§ DIRECTION
Reproduce the entries in full, with no changes.

━━━━━━━━

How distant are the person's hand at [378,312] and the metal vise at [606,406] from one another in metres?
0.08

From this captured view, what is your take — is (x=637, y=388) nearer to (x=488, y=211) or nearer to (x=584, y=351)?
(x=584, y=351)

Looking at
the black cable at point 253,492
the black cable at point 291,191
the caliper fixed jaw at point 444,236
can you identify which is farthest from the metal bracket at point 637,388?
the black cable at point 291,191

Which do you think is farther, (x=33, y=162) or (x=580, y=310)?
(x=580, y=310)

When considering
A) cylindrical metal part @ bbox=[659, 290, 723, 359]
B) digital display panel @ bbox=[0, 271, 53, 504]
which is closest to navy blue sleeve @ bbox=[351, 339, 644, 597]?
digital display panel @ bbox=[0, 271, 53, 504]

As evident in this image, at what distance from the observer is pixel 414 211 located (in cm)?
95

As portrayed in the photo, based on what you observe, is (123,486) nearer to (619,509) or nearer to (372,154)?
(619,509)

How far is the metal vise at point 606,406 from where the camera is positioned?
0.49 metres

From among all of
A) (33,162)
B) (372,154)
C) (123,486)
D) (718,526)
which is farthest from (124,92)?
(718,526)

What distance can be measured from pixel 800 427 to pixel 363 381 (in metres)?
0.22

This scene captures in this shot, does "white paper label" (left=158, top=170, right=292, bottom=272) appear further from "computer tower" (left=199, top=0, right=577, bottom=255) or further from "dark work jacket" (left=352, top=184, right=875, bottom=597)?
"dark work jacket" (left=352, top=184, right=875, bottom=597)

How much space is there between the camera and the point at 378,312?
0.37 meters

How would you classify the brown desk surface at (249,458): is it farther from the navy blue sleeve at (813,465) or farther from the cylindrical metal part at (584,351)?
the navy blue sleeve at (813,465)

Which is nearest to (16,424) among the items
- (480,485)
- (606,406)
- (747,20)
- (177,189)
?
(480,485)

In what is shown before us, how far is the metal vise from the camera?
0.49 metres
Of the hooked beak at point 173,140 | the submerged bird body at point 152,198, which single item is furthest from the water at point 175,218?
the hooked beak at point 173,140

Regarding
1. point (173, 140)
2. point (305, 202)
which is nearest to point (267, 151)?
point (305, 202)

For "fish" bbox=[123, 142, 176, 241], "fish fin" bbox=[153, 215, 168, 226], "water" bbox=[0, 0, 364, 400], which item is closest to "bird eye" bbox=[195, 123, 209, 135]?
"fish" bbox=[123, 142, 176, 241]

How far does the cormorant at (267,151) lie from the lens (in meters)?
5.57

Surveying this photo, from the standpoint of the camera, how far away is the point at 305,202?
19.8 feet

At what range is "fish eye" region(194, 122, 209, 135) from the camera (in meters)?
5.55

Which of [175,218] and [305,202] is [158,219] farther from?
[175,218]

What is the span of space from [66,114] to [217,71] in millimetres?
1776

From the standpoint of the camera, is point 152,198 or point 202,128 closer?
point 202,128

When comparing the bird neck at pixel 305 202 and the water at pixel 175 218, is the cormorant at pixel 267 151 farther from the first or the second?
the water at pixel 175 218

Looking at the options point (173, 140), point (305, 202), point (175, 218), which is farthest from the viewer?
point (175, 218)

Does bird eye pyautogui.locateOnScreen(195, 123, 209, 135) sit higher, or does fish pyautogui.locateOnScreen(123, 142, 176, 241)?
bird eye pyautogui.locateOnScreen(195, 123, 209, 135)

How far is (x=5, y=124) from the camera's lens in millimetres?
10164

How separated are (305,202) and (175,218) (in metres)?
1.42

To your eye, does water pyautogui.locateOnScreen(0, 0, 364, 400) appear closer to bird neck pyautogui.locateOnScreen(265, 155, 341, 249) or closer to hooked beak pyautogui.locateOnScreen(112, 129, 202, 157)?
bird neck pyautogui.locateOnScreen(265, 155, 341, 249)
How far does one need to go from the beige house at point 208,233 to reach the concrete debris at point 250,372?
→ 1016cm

━━━━━━━━

§ WRITTEN ANSWER
How distant are the person's hand at [378,312] and the metal vise at [606,406] from one another in metres?
0.08

From this captured view, what is your take — is (x=637, y=388) nearer to (x=488, y=211) or nearer to (x=584, y=351)?
(x=584, y=351)

Looking at
the black cable at point 253,492
the black cable at point 291,191
the caliper fixed jaw at point 444,236
can you identify which is farthest from the metal bracket at point 637,388?
the black cable at point 291,191

Which do you think is farther, (x=33, y=162) or (x=580, y=310)?
(x=580, y=310)

When considering
A) cylindrical metal part @ bbox=[659, 290, 723, 359]
B) digital display panel @ bbox=[0, 271, 53, 504]
which is closest to navy blue sleeve @ bbox=[351, 339, 644, 597]?
digital display panel @ bbox=[0, 271, 53, 504]

As evident in this image, at what distance from the observer is pixel 414 211 located (in cm)?
95

As portrayed in the photo, based on what you observe, is (123,486) nearer to (619,509) or nearer to (372,154)?
(619,509)

How far is the metal vise at point 606,406 from where the camera is positioned?
0.49 metres

From among all of
A) (33,162)
B) (372,154)
C) (123,486)
D) (718,526)
which is farthest from (124,92)?
(718,526)

What distance can be measured from pixel 800 427 to pixel 363 381 (in metres)?
0.22

This scene captures in this shot, does "white paper label" (left=158, top=170, right=292, bottom=272) appear further from "computer tower" (left=199, top=0, right=577, bottom=255) or further from "dark work jacket" (left=352, top=184, right=875, bottom=597)?
"dark work jacket" (left=352, top=184, right=875, bottom=597)

How much space is there between the camera and the point at 378,312?
0.37 meters

How would you classify the brown desk surface at (249,458): is it farther from the navy blue sleeve at (813,465) or farther from the cylindrical metal part at (584,351)?
the navy blue sleeve at (813,465)

Which is nearest to (16,424) among the items
- (480,485)
- (606,406)
- (747,20)
- (177,189)
?
(480,485)

In what is shown before us, how far is the metal vise from the camera?
0.49 metres
Of the hooked beak at point 173,140 | the submerged bird body at point 152,198, which single item is furthest from the water at point 175,218?
the hooked beak at point 173,140

Regarding
1. point (173, 140)
2. point (305, 202)
which is nearest to point (267, 151)?
point (305, 202)

For "fish" bbox=[123, 142, 176, 241], "fish fin" bbox=[153, 215, 168, 226], "water" bbox=[0, 0, 364, 400], which item is closest to "bird eye" bbox=[195, 123, 209, 135]?
"fish" bbox=[123, 142, 176, 241]

How far does the cormorant at (267,151) lie from the lens (in meters)?
5.57

Surveying this photo, from the standpoint of the camera, how far away is the point at 305,202?
19.8 feet

At what range is "fish eye" region(194, 122, 209, 135) from the camera (in meters)?
5.55

Which of [175,218] and [305,202] is [158,219] farther from?
[175,218]

What is the span of space from [66,114] to [217,71] in millimetres?
1776

From the standpoint of the camera, is point 152,198 or point 202,128 closer?
point 202,128

When comparing the bird neck at pixel 305 202 and the water at pixel 175 218, is the cormorant at pixel 267 151 farther from the first or the second?
the water at pixel 175 218

Looking at the options point (173, 140), point (305, 202), point (175, 218), which is farthest from the viewer?
point (175, 218)

Does bird eye pyautogui.locateOnScreen(195, 123, 209, 135) sit higher, or does fish pyautogui.locateOnScreen(123, 142, 176, 241)?
bird eye pyautogui.locateOnScreen(195, 123, 209, 135)

How far is (x=5, y=124) from the camera's lens in millimetres?
10164

How separated are (305,202) and (175,218) (in metres)?
1.42

To your eye, does water pyautogui.locateOnScreen(0, 0, 364, 400) appear closer to bird neck pyautogui.locateOnScreen(265, 155, 341, 249) or closer to hooked beak pyautogui.locateOnScreen(112, 129, 202, 157)?
bird neck pyautogui.locateOnScreen(265, 155, 341, 249)
How far does one need to go from the beige house at point 208,233 to reach the concrete debris at point 250,372?
→ 1016cm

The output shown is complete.